In-hospital and long-term outcomes in patients with malignancy undergoing percutaneous endoscopic gastrostomy (PEG)

Autor: Guilherme Rabinowits, Emily Z. Keung, Xiaoxia Liu, Vihas Patel, Afrin Nuzhad
Rok vydání: 2012
Předmět:
Zdroj: Journal of Clinical Oncology. 30:9086-9086
ISSN: 1527-7755
0732-183X
DOI: 10.1200/jco.2012.30.15_suppl.9086
Popis: 9086 Background: PEG is widely performed in cancer patients as a means of providing nutrition or palliation. Although considered safe, PEG-associated outcomes in these patients remain poorly described. We examined the safety and benefits of PEG placement in this patient population. Methods: A five year retrospective review of all patients with malignancy (excluding head/neck, thoracic) who underwent attempted PEG at our institution was performed. Results: PEG was placed in 187 of 189 patients; 64 with hematologic malignancy (H-M), 125 non-hematologic malignancy (NH-M). Median age at time of PEG was 60.8 years.
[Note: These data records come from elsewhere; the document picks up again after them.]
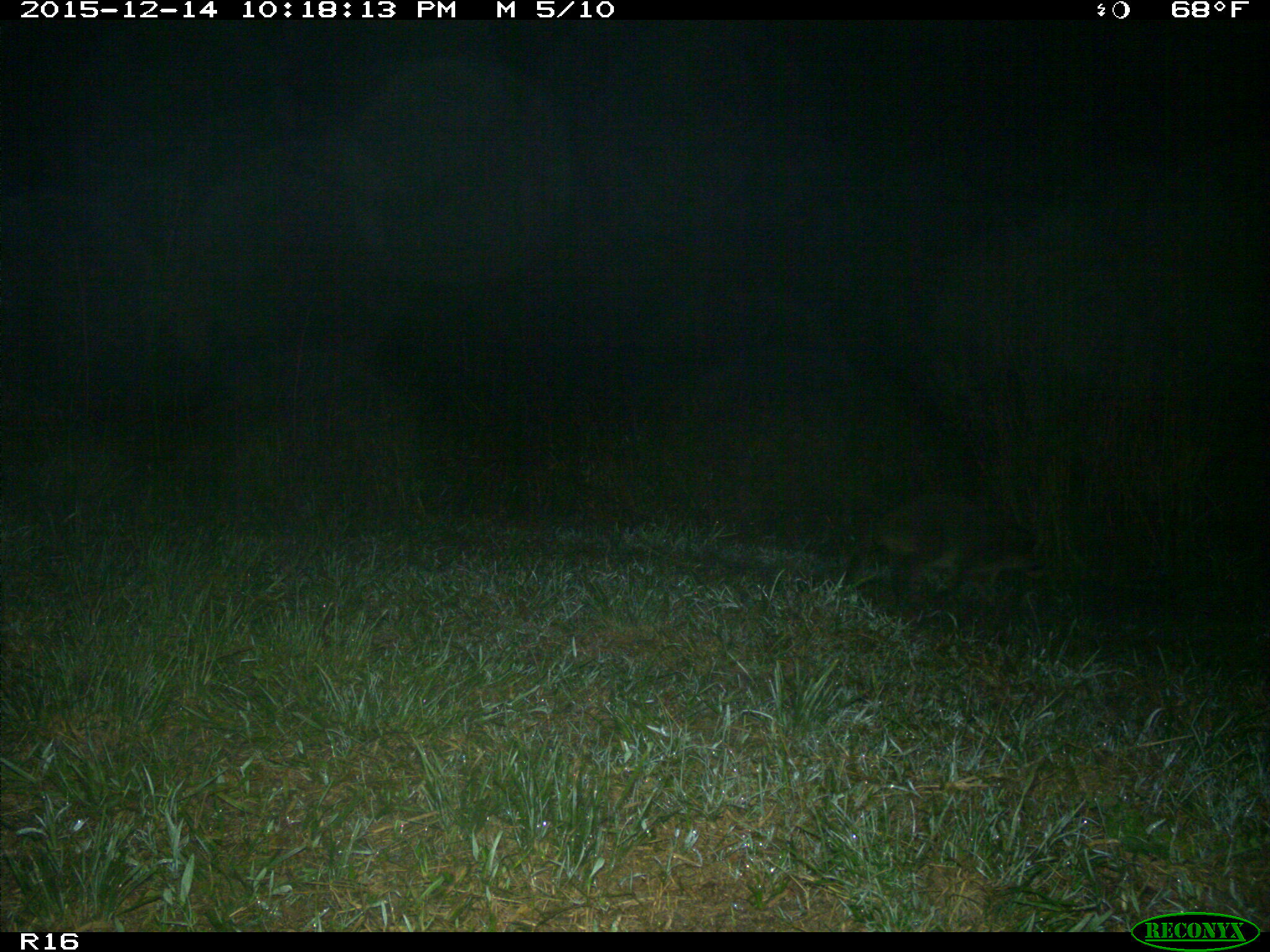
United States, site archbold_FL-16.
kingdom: Animalia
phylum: Chordata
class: Mammalia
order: Carnivora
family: Procyonidae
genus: Procyon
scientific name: Procyon lotor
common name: common raccoon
Procyon lotor (common raccoon).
Indication was nutritional support (100%) in H-M, enteral access (59.2%) and management of obstructive symptoms (38.4%) in NH-M. A minority were able to return home (27.5%), discontinue parenteral nutrition (22%), advance diet for nutrition (24.6%) or comfort (17.1%) with the rest remaining NPO. Overall rates of PEG-related major (aspiration, tube dislodgement/leakage, bleeding, visceral injury, respiratory failure after procedure, cardiac arrest) and minor (superficial infection, ileus) complications were 21.4% and 11.3%, respectively, with higher rates in H-M (34.4% and 20.3% vs 14.4% and 6.4%). All cause in-hospital mortality was high: 31.3% H-M, 13.6% NH-M. Median time from PEG placement to death was 54 days. Leading cause of death differed by malignancy: respiratory failure and sepsis in H-M (31% and 21%), primary malignancy in NH-M (75%). Overall one year mortality was 56%. Code status was changed in 21% of patients after PEG (“Full Code” to “Do Not Resuscitate/Do No Intubate” or “Comfort Measures Only”). Multivariate/subgroup analyses will be presented at time of meeting. Conclusions: PEG placement in this study population was associated with significant procedure-related complications and failed to achieve TPN independence or advancement of diet. Nearly 25% of patients declined aggressive resuscitation strategies after undergoing surgery for PEG. Thus, higher burden of counseling is needed to carefully weigh the risk and benefit of PEG placement in these patients. Further studies are needed to elucidate the factors affecting the decision process and patient selection.